From 60777d535b719631680bcf5d0969bdef79ca4eaf Mon Sep 17 00:00:00 2001
From: yangdx <gzdaniel@me.com>
Date: Fri, 27 Jun 2025 02:33:05 +0800
Subject: [PATCH] fix: prevent Path Traversal vulnerability in upload endpoint

- Add sanitize_filename() function to validate and clean uploaded filenames
- Remove path separators, traversal sequences, and control characters
- Verify final paths stay within input directory using Path.resolve()
- Return HTTP 400 errors for unsafe filenames
- Prevents directory traversal attacks like ../../../etc/passwd
---
 lightrag/api/routers/document_routes.py | 54 +++++++++++++++++++++++--
 1 file changed, 50 insertions(+), 4 deletions(-)

diff --git a/lightrag/api/routers/document_routes.py b/lightrag/api/routers/document_routes.py
index fba5c3e8..429820a5 100644
--- a/lightrag/api/routers/document_routes.py
+++ b/lightrag/api/routers/document_routes.py
@@ -62,6 +62,49 @@ router = APIRouter(
 temp_prefix = "__tmp__"
 
 
+def sanitize_filename(filename: str, input_dir: Path) -> str:
+    """
+    Sanitize uploaded filename to prevent Path Traversal attacks.
+    
+    Args:
+        filename: The original filename from the upload
+        input_dir: The target input directory
+        
+    Returns:
+        str: Sanitized filename that is safe to use
+        
+    Raises:
+        HTTPException: If the filename is unsafe or invalid
+    """
+    # Basic validation
+    if not filename or not filename.strip():
+        raise HTTPException(status_code=400, detail="Filename cannot be empty")
+    
+    # Remove path separators and traversal sequences
+    clean_name = filename.replace('/', '').replace('\\', '')

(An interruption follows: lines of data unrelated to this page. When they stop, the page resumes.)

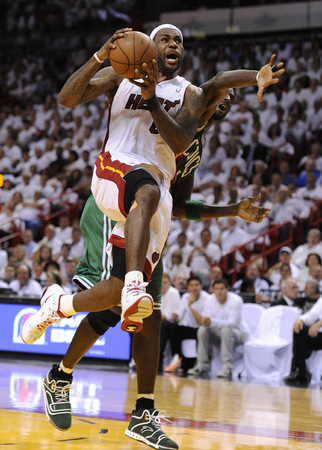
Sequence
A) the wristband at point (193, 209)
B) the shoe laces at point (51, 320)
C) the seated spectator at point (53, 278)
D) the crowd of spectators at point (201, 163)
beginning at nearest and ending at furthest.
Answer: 1. the shoe laces at point (51, 320)
2. the wristband at point (193, 209)
3. the seated spectator at point (53, 278)
4. the crowd of spectators at point (201, 163)

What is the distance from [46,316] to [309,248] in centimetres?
842

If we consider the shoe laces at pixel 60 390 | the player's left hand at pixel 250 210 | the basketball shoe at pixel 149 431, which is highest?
the player's left hand at pixel 250 210

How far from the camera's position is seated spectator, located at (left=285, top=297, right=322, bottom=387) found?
9.83 m

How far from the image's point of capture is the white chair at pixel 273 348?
10.1 m

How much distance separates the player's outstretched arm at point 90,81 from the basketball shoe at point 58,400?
5.22 feet

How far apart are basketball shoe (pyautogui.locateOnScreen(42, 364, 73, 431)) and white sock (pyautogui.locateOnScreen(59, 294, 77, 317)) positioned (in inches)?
19.2

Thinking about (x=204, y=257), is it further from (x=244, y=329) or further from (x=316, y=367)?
(x=316, y=367)

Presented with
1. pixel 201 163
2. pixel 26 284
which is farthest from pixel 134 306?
pixel 201 163

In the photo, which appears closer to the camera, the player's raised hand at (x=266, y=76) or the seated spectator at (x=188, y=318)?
the player's raised hand at (x=266, y=76)

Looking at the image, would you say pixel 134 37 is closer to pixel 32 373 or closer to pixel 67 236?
pixel 32 373

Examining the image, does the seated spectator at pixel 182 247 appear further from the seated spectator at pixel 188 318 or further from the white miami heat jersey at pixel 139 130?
the white miami heat jersey at pixel 139 130

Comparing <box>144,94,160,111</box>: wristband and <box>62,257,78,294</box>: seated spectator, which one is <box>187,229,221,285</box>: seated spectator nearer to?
<box>62,257,78,294</box>: seated spectator

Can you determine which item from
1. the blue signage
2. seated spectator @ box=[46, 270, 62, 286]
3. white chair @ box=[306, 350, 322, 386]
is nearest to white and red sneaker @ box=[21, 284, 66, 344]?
the blue signage

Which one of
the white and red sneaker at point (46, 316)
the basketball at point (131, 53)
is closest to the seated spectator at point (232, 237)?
the white and red sneaker at point (46, 316)
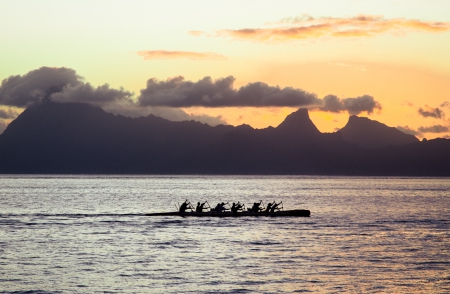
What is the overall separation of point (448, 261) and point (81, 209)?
7324 centimetres

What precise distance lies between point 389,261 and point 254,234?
20.4 m

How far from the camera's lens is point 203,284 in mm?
39656

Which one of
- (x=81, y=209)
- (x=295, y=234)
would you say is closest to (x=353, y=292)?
(x=295, y=234)

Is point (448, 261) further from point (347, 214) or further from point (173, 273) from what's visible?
point (347, 214)

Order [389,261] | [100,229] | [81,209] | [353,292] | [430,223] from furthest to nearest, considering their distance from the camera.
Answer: [81,209] < [430,223] < [100,229] < [389,261] < [353,292]

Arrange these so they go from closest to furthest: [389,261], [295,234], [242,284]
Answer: [242,284]
[389,261]
[295,234]

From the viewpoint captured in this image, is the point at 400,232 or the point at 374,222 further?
the point at 374,222

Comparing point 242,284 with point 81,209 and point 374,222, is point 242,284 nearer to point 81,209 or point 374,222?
point 374,222

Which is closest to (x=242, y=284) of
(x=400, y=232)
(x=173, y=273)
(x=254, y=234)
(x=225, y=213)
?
(x=173, y=273)

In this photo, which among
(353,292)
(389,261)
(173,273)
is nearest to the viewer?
(353,292)

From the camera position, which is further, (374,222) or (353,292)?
(374,222)

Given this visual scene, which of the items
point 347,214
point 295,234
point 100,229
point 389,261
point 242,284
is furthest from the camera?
point 347,214

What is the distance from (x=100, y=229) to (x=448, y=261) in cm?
3934

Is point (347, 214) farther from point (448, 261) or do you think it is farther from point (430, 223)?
point (448, 261)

+    clean_name = clean_name.replace('..', '')
+    
+    # Remove control characters and null bytes
+    clean_name = ''.join(c for c in clean_name if ord(c) >= 32 and c != '\x7f')
+    
+    # Remove leading/trailing whitespace and dots
+    clean_name = clean_name.strip().strip('.')
+    
+    # Check if anything is left after sanitization
+    if not clean_name:
+        raise HTTPException(status_code=400, detail="Invalid filename after sanitization")
+    
+    # Verify the final path stays within the input directory
+    try:
+        final_path = (input_dir / clean_name).resolve()
+        if not final_path.is_relative_to(input_dir.resolve()):
+            raise HTTPException(status_code=400, detail="Unsafe filename detected")
+    except (OSError, ValueError):
+        raise HTTPException(status_code=400, detail="Invalid filename")
+    
+    return clean_name
+
+
 class ScanResponse(BaseModel):
     """Response model for document scanning operation
 
@@ -986,18 +1029,21 @@ def create_document_routes(
             HTTPException: If the file type is not supported (400) or other errors occur (500).
         """
         try:
-            if not doc_manager.is_supported_file(file.filename):
+            # Sanitize filename to prevent Path Traversal attacks
+            safe_filename = sanitize_filename(file.filename, doc_manager.input_dir)
+            
+            if not doc_manager.is_supported_file(safe_filename):
                 raise HTTPException(
                     status_code=400,
                     detail=f"Unsupported file type. Supported types: {doc_manager.supported_extensions}",
                 )
 
-            file_path = doc_manager.input_dir / file.filename
+            file_path = doc_manager.input_dir / safe_filename
             # Check if file already exists
             if file_path.exists():
                 return InsertResponse(
                     status="duplicated",
-                    message=f"File '{file.filename}' already exists in the input directory.",
+                    message=f"File '{safe_filename}' already exists in the input directory.",
                 )
 
             with open(file_path, "wb") as buffer:
@@ -1008,7 +1054,7 @@ def create_document_routes(
 
             return InsertResponse(
                 status="success",
-                message=f"File '{file.filename}' uploaded successfully. Processing will continue in background.",
+                message=f"File '{safe_filename}' uploaded successfully. Processing will continue in background.",
             )
         except Exception as e:
             logger.error(f"Error /documents/upload: {file.filename}: {str(e)}")